Sunday, November 13, 2011

Leaf Me Alone

I feel much the same way about raking leaves as I do about grocery shopping—I dread it, I avoid it, I think that I hate it, but when I’m actually doing it it’s pretty fun, and afterwards it’s gratifying—especially if I’ve gotten to shop somewhere loaded with organic produce and short on crazy junk food. (Don’t get me wrong, I do love me some crazy junk food, I just don’t like to be bombarded by it—or by the cartoony mega-corporate packaging or loud overhead muzak associated with it. My ideal grocery store would carry all organic, fresh, local everything—plus Quaker Oat Squares, Wheaties, cinnamon Pop Tarts, Tostitos brand corn chips, and the occasional block of Velveeta with which to make cheese dip. Oh, also Kit-Kats, Coca-Cola, and Budweiser.)

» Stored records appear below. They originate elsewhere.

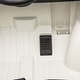 preview thumbnail 35 of 78, Kids 12V Ride-On Dump Truck with Parents Control, Shovel, MP3, USB & Bluetooth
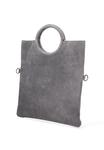 Сумка Chiara Ferretti Handbag, Grey - фото 6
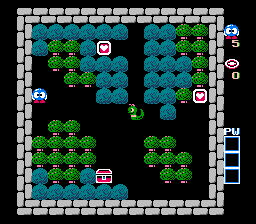 蛋王子2：创造的旅行(fds)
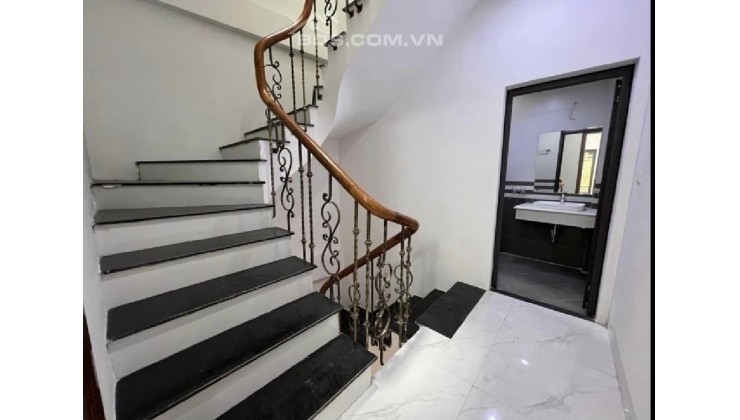 SIÊU PHẨM XUÂN ĐỈNH VÍ TRÍ ĐẸP - KINH DOANG BẤT CHẤT-TƯƠNG LAI RẠNG NGỜI- NỞ HẬU. DIỆN TÍCH 38 GIÁ CHỈ 5.2 TỶ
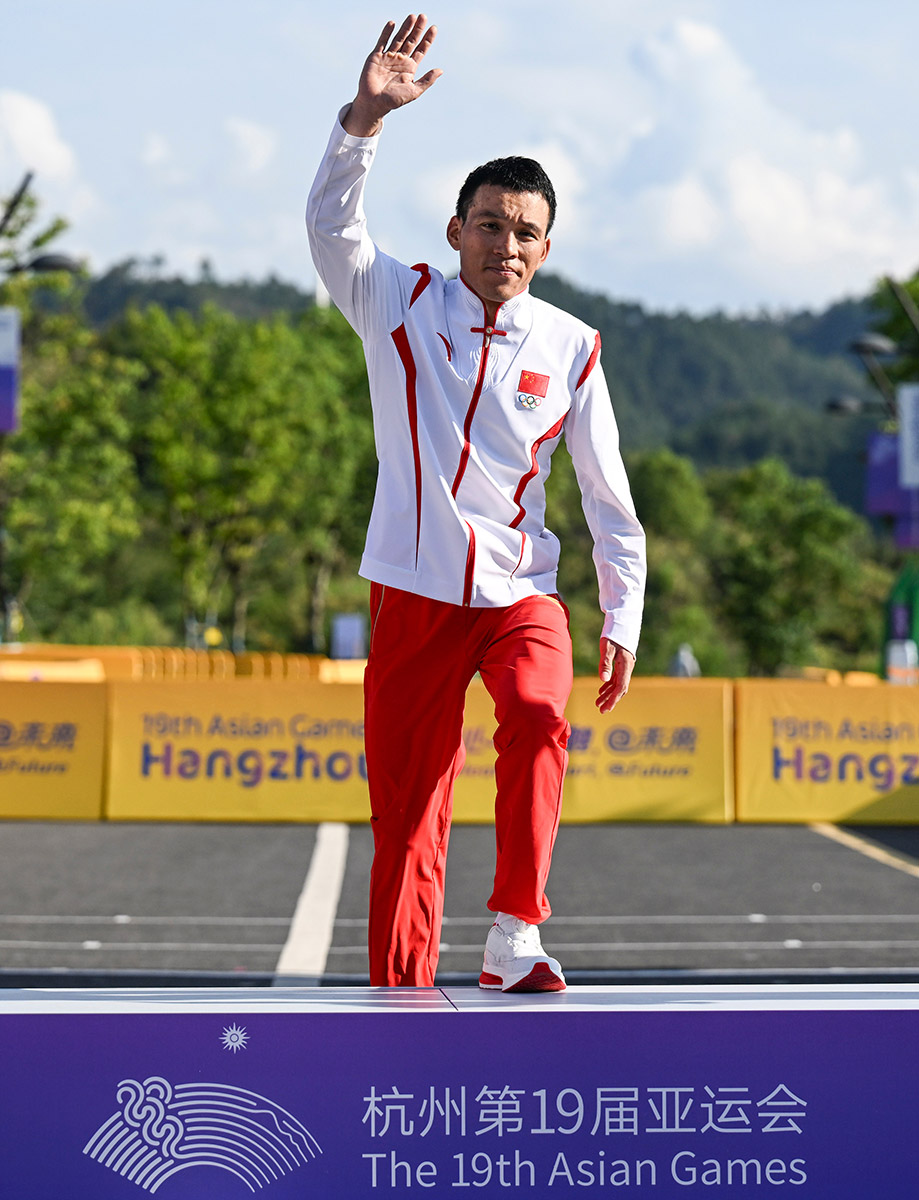 捷克击剑选手激战历程夺得金牌 捷克击剑选手激战历程夺得金牌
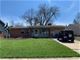 502 Wakeman, Wheaton, IL 60187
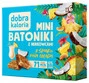 MINI BATONIKI KOKOS
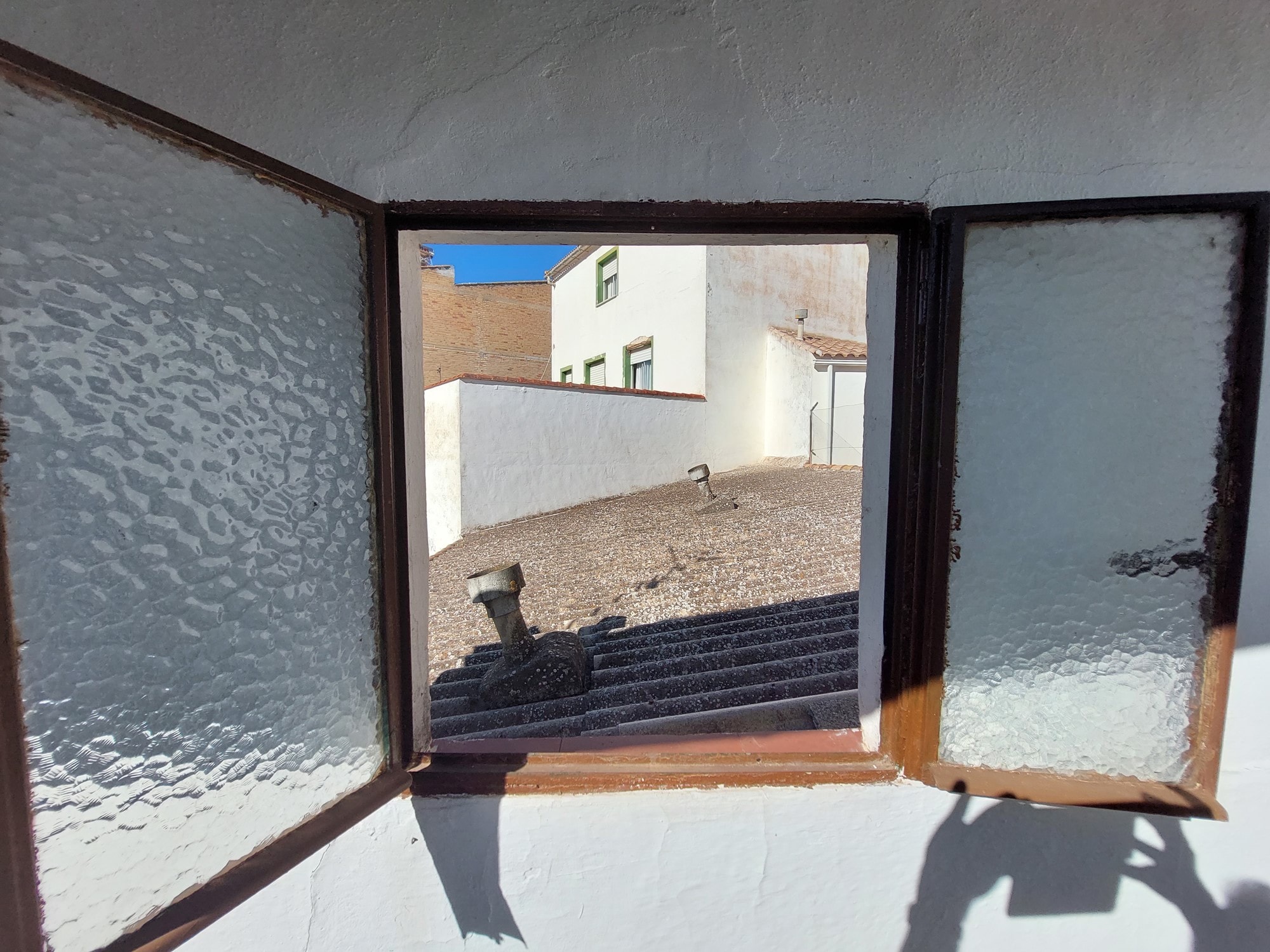 3 Bed, 1 Bath, HouseFor Sale, Montejaque, Malaga, 29360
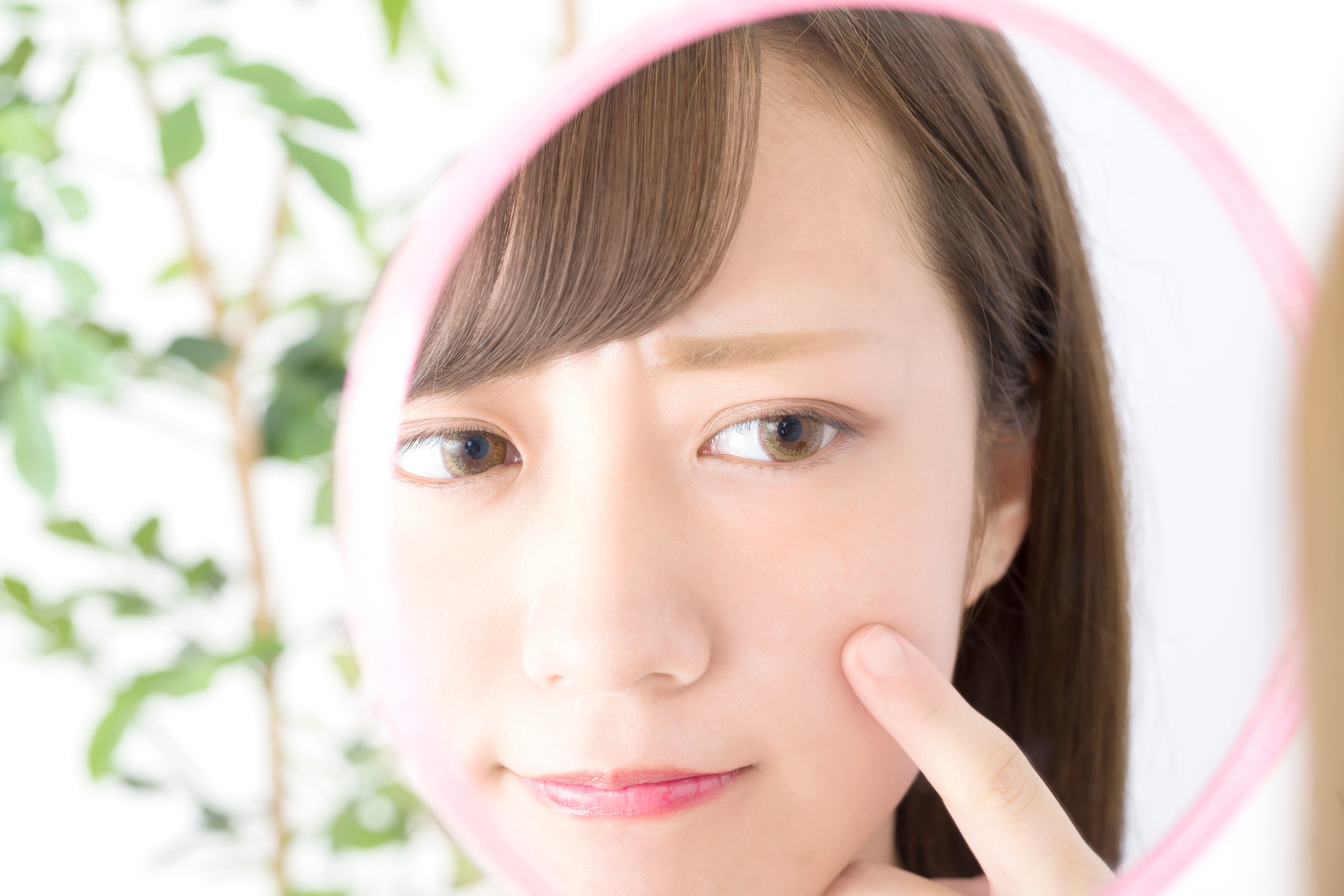 2023年最新】美容家電おすすめランキング64選|口コミで人気の商品を ...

When it comes to leaf raking, I appreciate a dry, level yard with minimal ground shrubbery or evergreens for the leaves to get tangled up in—all things I took for granted when I lived in Iowa. Just as I took for granted “leaf collection day” on which a large truck with a giant hose comes along and sucks up all the leaves you’ve piled by the curb and takes them off to the mulch factory or whatever.

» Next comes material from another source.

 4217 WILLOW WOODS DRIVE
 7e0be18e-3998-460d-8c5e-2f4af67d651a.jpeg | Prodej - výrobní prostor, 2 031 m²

Our yard is wet, severely steep, and loaded with evergreens and ground shrubbery—not to mention a very, very old, beautiful and prolific maple and a very, very, very old, beautiful and prolific cherry tree. The maple and cherry trees are, in fact, my favorite things about living in this house, which much of the time I am of mixed minds and feelings about. I love that it’s an old craftsman, and I love that there are so many windows—I just don’t love that it’s so dark despite the windows (or so drafty because of them) or that the yard is so steep I worry about my child falling to her death whenever we’re in it or that there are rats in the back yard or that getting to the car from the house involves a billion steps in either direction or that every improvement that’s ever been made to the house has been done piecemeal and patchworky and not at all matching. I also really, really, really don’t like the kitchen or… well… I could go on, but I won’t. The point is, everyone else LOVES my house—my husband, his parents, my parents, his friends, my friends—pretty much everyone but me, the person who spends the most time in it, trying to raise a small child without her getting hurt or me losing my mind.

ANYway, the point of all this is that while historically I’ve liked doing yard work, I’ve discovered that working in a dangerously steep yard with a two-year-old underfoot is terrifying and very slow going. And more to the point, working on this particular yard makes me bitchy. It funnels all my resentments and compromises and annoyances into one big tornado of pissiness—which is why I put out the call on neighborhood listserv for teenagers looking to make a little cash by raking leaves. Twenty dollars a pop is a small price to pay for bitchiness reduction—not to mention leaf removal.

It turns out teens in Seattle—at least in our upper-middle-class section of it—aren’t so keen on raking up soppy, mossy, heavy leaves on a Sunday afternoon. My posting got one bite, and it wasn’t the teen himself who responded but his mom offering up his services.

I thought nothing of it until they stood in my doorway and the mom gently asked her adorably/painfully gawky 13-year-old if he’d like her to stick around while he got started and he said, “I want you to stay the whole time because it was your idea and I don’t want to be doing this in the first place.”

Ahem.

Perfect.

Just what I had in mind. A 13-year-old and his mom raking my yard all afternoon.

Well, at least I’m no longer alone in my surliness toward our yard. And while I can’t think of much worse company than an angry, strong-armed, disempowered 13-year-old boy with terrible people skills, at least I’m not totally alone.